Outro médico, Ziad Shehadah, disse à mesma emissora que o que aconteceu é particularmente terrível porque os que morreram são “civis que fugiram das suas casas e chegaram a um lugar que acreditavam ser seguro - um hospital, que, de acordo com o direito internacional, é um lugar seguro”.
O que dizem os israelitas?
Na quarta-feira à noite, as IDF organizaram uma conferência de imprensa onde o contra-almirante Daniel Hagari, porta-voz das Forças Armadas, explicou, em inglês, a versão israelita do que se passou. As imagens recolhidas pelos serviços de informação, disse Hagari, “não mostram nenhuma cratera, nem danos estruturais nos edifícios próximos e as paredes permanecem intactas”. Isto mostra, disse ainda, “que não foi uma munição aérea que atingiu o parque de estacionamento” do hospital. "A análise das nossas imagens aéreas confirmam que o hospital não foi atingido diretamente. O único local danificado é o parque de estacionamento, onde podemos ver sinais de queimaduras", acrescentou ainda.

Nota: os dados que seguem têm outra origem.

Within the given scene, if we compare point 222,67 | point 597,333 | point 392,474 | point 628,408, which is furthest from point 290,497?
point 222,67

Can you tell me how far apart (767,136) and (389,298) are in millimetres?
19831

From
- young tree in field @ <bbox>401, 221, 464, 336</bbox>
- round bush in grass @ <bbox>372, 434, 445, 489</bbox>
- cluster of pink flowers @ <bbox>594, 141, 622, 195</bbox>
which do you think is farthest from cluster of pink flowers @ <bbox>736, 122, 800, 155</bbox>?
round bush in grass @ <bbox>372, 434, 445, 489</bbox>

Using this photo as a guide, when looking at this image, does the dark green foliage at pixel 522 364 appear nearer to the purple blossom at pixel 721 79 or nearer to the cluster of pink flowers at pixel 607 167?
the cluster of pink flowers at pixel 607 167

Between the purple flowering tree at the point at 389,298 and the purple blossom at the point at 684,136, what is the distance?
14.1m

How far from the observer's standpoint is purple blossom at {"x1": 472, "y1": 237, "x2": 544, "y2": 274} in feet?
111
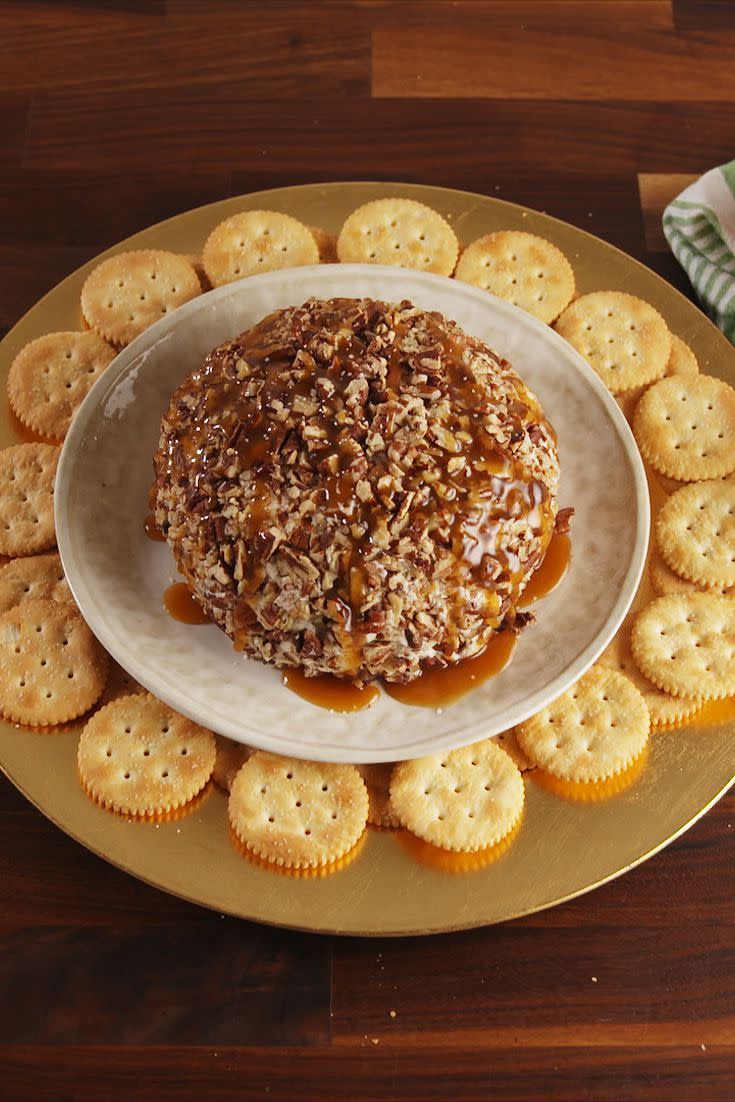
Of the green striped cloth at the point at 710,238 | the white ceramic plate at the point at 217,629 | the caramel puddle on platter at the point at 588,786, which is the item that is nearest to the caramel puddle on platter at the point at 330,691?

Joe Biden com Benjamin Netanyahu em Telavive a 18 de outubro
Hagari disse ainda que por volta da hora da explosão, os radares israelitas captaram uma série de disparos, a partir de um cemitério próximo, em direção a Israel. Como última prova, os serviços de informações israelitas divulgaram o que dizem ser um telefonema entre dois membros da Jihad Islâmica, no qual se menciona o lançamento de um foguete a partir de um cemitério perto do hospital. Nenhum meio de comunicação independente conseguiu confirmar a veracidade da gravação.

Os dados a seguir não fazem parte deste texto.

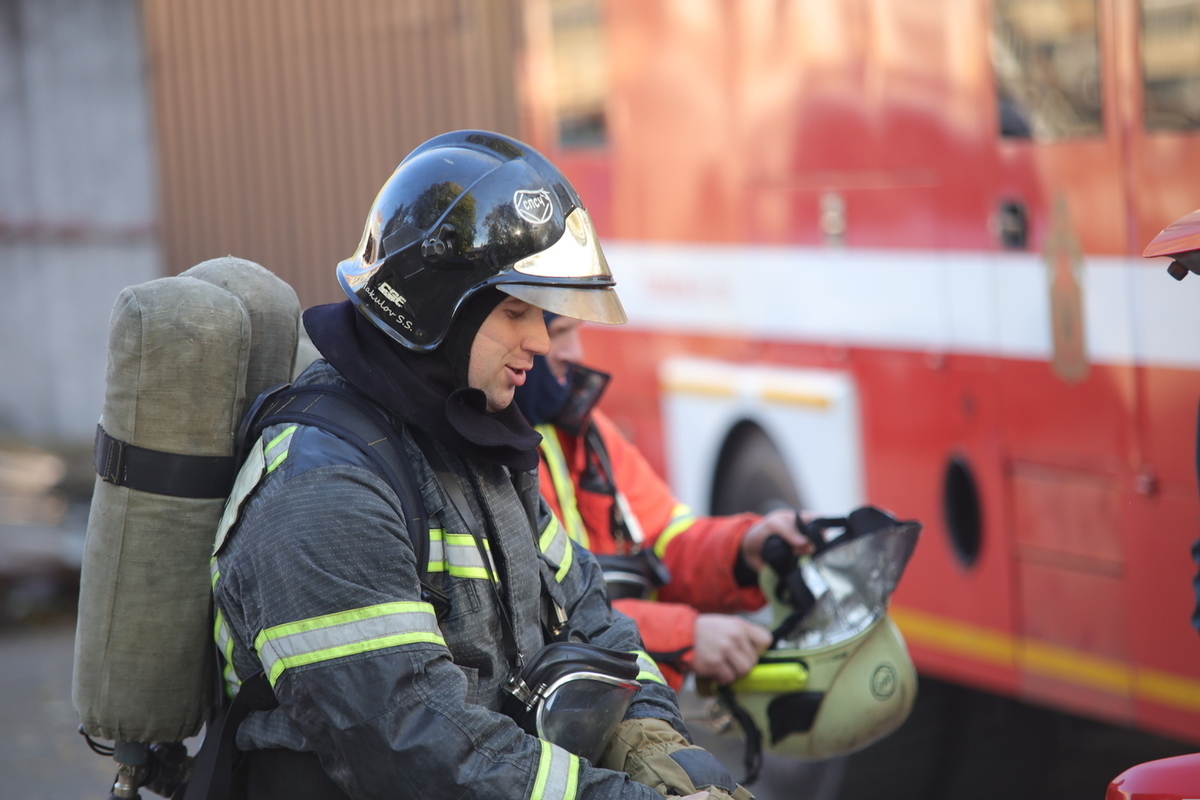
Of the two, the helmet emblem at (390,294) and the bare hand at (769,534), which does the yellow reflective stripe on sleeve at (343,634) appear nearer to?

Algumas pessoas de Gaza com quem o Expresso tem falado disseram que é “normal em todas as guerras” haver estilhaços de “fogo amigo” que caem sobre os prédios dos civis. Um jornalista que está neste momento a conduzir uma investigação sobre este incidente para uma grande emissora internacional disse que “nada se saberá sem uma investigação independente”, porém, “não tinham morrido tantas pessoas se Israel não estivesse a bombardear as casas das pessoas, que têm de se esconder onde acham que é mais seguro”.

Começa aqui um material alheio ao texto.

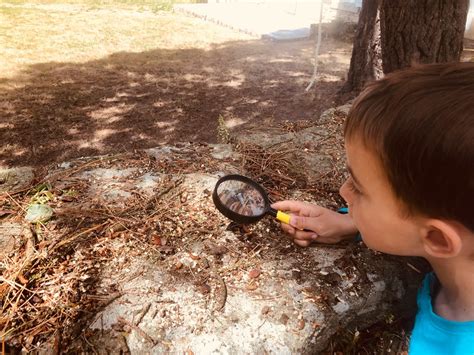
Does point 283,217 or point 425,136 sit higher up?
point 425,136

As imagens que têm sido partilhadas não só pelas vítimas e pelos seus familiares, mas também por jornais como o “New York Times” mostram corpos ensanguentados, uns por cima dos outros, numa massa difícil de distinguir, chamas, confusão, mochilas, cobertores, comida, brinquedos de crianças, ambulâncias e pânico generalizado. Ali Jadallah, um fotojornalista palestiniano na Cidade de Gaza, tirou algumas das mais impressionantes fotos do momento que podem ser vistas no seuInstagram.